The data
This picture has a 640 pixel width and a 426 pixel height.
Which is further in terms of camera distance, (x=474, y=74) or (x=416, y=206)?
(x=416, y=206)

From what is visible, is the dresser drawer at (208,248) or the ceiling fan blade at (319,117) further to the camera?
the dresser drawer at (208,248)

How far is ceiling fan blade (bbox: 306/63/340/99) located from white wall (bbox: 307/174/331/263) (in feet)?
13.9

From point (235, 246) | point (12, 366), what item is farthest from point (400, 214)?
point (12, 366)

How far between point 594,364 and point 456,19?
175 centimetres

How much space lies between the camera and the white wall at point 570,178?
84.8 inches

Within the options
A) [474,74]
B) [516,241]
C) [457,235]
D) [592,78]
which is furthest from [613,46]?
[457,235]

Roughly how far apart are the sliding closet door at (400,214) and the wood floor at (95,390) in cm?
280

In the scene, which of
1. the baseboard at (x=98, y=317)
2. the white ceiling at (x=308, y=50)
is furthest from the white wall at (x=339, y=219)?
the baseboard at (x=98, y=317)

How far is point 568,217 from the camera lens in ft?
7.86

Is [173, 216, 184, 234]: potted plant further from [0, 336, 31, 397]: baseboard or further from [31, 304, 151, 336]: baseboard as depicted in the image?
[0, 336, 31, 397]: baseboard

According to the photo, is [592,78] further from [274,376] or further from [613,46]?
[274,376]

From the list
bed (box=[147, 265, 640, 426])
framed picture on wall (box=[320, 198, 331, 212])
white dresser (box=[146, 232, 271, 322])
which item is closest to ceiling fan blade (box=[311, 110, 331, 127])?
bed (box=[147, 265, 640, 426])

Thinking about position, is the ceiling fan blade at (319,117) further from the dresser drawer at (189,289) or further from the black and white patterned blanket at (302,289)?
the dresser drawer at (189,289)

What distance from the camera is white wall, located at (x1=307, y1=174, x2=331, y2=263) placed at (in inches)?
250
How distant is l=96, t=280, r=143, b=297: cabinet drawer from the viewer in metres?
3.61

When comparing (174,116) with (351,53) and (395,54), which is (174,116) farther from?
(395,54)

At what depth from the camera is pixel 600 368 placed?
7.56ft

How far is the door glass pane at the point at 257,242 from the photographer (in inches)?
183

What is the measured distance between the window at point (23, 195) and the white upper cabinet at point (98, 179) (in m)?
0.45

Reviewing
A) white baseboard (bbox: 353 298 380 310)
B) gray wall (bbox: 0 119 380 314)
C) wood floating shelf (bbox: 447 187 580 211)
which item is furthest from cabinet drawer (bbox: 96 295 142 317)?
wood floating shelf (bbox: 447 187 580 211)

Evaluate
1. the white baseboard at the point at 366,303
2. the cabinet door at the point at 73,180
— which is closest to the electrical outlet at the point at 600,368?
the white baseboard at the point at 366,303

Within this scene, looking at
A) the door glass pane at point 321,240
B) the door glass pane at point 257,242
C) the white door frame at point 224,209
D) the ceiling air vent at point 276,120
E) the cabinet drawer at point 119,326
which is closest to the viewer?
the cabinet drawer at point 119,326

What you have to do
Return verbatim the lines of the records above, beginning with the line that contains "What distance from" and continuing through the end of the records.

Reply
What distance from the camera is white wall, located at (x1=307, y1=174, x2=331, y2=263) placed at (in inches)?
250
How distant is l=96, t=280, r=143, b=297: cabinet drawer from the viewer in metres?
3.61

When comparing (174,116) with (351,53) and (395,54), which is (174,116) farther from?
(395,54)

At what depth from the camera is pixel 600 368 placed?
7.56ft

How far is the door glass pane at the point at 257,242 from the photographer (in inches)?
183

What is the measured distance between the window at point (23, 195) and the white upper cabinet at point (98, 179) (in m)?
0.45

Reviewing
A) white baseboard (bbox: 353 298 380 310)
B) gray wall (bbox: 0 119 380 314)
C) wood floating shelf (bbox: 447 187 580 211)
which item is furthest from cabinet drawer (bbox: 96 295 142 317)?
wood floating shelf (bbox: 447 187 580 211)

Evaluate
1. the white baseboard at the point at 366,303
2. the cabinet door at the point at 73,180
— which is closest to the electrical outlet at the point at 600,368?
the white baseboard at the point at 366,303

Within this scene, looking at
A) the door glass pane at point 321,240
B) the door glass pane at point 257,242
C) the white door frame at point 224,209
D) the ceiling air vent at point 276,120
E) the cabinet drawer at point 119,326
which is closest to the viewer?
the cabinet drawer at point 119,326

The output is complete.